6 Responses to “Damn Small Linux 4.4 Review”

  1. ch=ll says:

    Is it supported the ntfs writing?

  2. Modem Lover says:

    DSL is by far the best Linux distro for dial-up modem users!!!

  3. kuhle says:

    Is it supported the ntfs writing or not , or must i install ntfs-3g and others ?

  4. patta says:

    I am using it now. It is great, supper light, runs like a mint with 64m ram and 500 piii cpu.
    have not tried, but do not think it supports ntfs by default.

  5. gregorydearth says:

    I have DSL running on my 166 MHz Pentium MMX Digital HiNote VP laptop with only 92 MB of ram. Runs incredibly fast. I did a full install to hard drive with a swap partition, primary partition and a separate home partition for persistence. Runs perfectly. Makes this old laptop my main laptop.

  6. Pax says:

    There was a time when 50mbs was awesome. It still is if the intent is to support modern hardware and get back a system that’s highly optimized for speed. I love DSL, don’t get me wrong (using it now as I type this), but there’s a new market in town now in the form of netbooks. Low-powered cpus (green), up to 1.6ghz, wireless options, webcams, small and lightweight.

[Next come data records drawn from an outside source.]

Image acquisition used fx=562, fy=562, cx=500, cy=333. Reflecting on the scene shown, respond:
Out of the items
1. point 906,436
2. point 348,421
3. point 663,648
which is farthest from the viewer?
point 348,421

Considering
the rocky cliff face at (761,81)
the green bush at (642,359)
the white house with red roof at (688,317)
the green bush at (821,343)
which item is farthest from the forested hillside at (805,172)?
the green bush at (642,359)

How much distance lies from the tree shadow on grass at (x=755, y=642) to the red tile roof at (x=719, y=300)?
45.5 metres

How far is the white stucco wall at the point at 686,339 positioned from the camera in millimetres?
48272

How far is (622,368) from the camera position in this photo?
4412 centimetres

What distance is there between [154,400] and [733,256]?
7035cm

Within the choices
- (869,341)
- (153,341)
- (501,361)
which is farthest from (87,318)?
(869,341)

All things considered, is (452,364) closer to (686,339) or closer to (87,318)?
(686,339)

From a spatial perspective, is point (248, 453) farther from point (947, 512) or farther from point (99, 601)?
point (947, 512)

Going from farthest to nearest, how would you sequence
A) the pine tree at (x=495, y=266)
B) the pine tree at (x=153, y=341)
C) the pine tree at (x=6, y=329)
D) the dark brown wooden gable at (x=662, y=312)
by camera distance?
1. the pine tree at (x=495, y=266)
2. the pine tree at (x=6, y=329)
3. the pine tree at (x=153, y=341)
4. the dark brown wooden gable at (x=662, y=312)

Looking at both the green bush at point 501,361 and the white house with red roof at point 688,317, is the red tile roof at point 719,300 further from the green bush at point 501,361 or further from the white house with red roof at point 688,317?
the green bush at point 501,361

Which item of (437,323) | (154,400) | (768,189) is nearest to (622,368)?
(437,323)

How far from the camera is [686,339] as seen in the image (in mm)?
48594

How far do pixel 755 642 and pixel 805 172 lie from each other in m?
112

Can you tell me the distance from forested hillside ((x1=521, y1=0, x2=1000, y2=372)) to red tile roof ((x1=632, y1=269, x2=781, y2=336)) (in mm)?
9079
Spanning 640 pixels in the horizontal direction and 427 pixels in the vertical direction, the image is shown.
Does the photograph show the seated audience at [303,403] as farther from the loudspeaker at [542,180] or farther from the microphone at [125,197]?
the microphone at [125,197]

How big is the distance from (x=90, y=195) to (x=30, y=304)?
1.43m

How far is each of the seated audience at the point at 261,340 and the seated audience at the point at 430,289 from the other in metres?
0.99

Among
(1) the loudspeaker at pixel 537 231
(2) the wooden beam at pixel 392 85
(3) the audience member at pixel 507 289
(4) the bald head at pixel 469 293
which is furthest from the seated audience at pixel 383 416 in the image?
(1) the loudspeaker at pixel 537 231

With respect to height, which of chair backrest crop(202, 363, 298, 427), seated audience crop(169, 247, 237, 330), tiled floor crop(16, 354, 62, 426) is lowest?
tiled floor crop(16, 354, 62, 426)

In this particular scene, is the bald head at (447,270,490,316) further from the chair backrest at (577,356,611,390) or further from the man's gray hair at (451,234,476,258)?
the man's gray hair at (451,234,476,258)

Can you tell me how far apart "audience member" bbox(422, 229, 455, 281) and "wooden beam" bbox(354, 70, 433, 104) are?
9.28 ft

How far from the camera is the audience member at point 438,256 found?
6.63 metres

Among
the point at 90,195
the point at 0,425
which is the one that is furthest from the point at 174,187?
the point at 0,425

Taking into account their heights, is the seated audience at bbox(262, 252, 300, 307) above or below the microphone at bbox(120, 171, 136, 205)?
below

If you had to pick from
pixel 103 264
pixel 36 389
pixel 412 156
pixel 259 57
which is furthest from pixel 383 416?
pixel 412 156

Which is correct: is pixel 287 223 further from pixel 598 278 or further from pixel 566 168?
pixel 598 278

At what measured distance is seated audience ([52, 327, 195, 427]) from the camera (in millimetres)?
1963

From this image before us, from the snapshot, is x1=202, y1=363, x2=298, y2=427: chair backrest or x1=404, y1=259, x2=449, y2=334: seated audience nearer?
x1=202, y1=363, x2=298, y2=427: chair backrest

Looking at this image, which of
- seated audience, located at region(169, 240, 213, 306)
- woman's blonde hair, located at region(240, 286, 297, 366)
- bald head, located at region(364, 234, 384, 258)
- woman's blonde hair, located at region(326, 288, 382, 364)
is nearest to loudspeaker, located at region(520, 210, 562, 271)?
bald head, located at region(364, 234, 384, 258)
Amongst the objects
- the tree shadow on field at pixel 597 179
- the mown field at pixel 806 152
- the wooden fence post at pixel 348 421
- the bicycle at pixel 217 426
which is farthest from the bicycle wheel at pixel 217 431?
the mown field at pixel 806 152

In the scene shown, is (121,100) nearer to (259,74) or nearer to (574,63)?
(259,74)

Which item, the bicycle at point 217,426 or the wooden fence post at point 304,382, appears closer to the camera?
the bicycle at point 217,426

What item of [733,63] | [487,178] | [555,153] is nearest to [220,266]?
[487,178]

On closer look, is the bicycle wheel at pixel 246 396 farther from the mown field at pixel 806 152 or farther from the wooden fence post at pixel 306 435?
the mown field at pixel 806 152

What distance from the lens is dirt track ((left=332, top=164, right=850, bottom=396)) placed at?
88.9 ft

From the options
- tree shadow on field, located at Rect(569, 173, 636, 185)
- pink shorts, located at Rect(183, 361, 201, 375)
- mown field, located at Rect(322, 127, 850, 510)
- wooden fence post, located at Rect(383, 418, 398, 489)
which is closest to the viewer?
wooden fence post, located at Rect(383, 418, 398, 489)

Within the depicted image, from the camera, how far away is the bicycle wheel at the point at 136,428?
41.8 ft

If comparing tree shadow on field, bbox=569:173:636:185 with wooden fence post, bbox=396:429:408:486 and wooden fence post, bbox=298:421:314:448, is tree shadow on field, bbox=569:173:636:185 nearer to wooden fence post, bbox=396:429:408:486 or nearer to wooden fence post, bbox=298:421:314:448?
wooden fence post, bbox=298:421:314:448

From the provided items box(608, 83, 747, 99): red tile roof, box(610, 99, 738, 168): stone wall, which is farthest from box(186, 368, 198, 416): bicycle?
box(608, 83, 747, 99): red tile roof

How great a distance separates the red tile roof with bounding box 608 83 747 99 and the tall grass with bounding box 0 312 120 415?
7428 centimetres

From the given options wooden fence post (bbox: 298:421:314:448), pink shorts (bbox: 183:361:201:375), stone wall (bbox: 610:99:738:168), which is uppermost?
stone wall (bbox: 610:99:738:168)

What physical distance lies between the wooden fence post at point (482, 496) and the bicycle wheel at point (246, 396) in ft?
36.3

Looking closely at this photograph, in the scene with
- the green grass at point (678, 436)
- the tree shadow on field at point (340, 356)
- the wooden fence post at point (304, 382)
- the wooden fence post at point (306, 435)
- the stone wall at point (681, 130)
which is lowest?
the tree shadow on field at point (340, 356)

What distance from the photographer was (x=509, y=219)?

    DSL would be perfect on these machines! While some of the hefty distros out there are struggling to get their systems on these new mini-laptops (including Microsoft’s attempt to optimize the next version of their OS and another Ubuntu derivative), a distro like DSL is essentially ready. From what I understand, their now defunct DSL-N might have been a perfect drop-in replacement for these smaller computing devices because of its’ use of a more up-to-date kernel.

    Perhaps another lightweight distro might come in and get itself primed for netbooks but I like the way DSL is put together. There’s a nice portable framework to the distro, including it’s own package system with support for the larger debian archive.